Comments (8)
I had some success in investigating the code related to this issue.
Quick workaround to bypass this issue
Comment out these two lines. It won't perform the check and no errors will be thrown.
More investigations
The real question here is whether these assertion tests work as they are designed.
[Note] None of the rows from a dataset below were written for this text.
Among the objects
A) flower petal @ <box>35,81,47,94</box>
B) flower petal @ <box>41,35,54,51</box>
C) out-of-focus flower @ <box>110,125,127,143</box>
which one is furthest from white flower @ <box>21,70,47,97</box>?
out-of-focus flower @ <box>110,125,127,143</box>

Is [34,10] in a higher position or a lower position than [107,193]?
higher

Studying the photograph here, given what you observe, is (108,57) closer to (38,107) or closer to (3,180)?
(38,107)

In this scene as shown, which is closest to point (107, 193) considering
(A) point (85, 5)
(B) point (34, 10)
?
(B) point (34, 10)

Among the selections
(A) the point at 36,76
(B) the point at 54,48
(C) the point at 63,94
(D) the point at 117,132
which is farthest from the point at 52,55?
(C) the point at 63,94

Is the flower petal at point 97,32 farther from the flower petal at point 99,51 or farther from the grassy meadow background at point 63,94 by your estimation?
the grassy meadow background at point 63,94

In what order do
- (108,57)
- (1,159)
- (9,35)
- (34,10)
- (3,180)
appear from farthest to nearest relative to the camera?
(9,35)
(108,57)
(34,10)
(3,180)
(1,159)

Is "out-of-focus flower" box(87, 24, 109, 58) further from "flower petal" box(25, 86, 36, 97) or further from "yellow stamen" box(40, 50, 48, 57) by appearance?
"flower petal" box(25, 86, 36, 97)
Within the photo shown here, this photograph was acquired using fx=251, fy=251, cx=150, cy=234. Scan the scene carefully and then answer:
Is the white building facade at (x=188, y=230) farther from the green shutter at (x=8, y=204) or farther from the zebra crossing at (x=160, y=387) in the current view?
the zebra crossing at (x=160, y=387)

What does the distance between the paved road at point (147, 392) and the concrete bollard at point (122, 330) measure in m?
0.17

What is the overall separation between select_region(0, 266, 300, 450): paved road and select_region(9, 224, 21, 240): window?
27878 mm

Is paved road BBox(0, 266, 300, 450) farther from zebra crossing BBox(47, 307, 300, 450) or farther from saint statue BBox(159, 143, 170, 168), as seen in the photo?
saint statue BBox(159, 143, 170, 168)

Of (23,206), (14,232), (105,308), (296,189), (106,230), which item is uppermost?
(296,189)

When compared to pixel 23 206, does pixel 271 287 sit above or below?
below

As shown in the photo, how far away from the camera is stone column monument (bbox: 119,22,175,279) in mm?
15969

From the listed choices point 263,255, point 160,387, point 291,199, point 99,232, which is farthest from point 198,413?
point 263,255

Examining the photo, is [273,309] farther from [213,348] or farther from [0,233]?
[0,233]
I will do a bit line by line analysis
233 if len(mergedStatuses) > c.minNumNotesForProdData:
234 _check_flips(mergedStatuses)
mergedStatuses
is a dataframe that combines oldNoteStatusHistory
and newNoteStatusHistory
. If you use the published Community Notes data before Nov 25 2023, you will have a dataframe with 401490 entries. This is way over the preset threshold minNumNotesForProdData = 200
. So the _check_flips(mergedStatuses)
line will be executed.
The problem is in those lines. And I suspect they are not working as expected, or at least there is a difference between the production environment and local setup which causes the exception.
170 # Prune to unlocked notes.
171 mergedStatuses = mergedStatuses[mergedStatuses[c.timestampMillisOfStatusLockKey].isna()]
172 # Identify new and old CRH notes.
173 oldCrhNotes = frozenset(
174 mergedStatuses[mergedStatuses[c.currentLabelKey] == c.currentlyRatedHelpful][c.noteIdKey]
175 )
176 newCrhNotes = frozenset(
177 mergedStatuses[mergedStatuses[c.finalRatingStatusKey] == c.currentlyRatedHelpful][c.noteIdKey]
178 )
Line 171 will filter out mergedStatuses
that has timestampMillisOfStatusLock
equals to na
. This is to find out new notes and can be found in the training log. I have 8 new notes that will be updated to the noteStatusHistory
file.
total notes added to noteStatusHistory: 8
Line 174 is the line causing the error. It selects currentStatus="CURRENTLY_RATED_HELPFUL"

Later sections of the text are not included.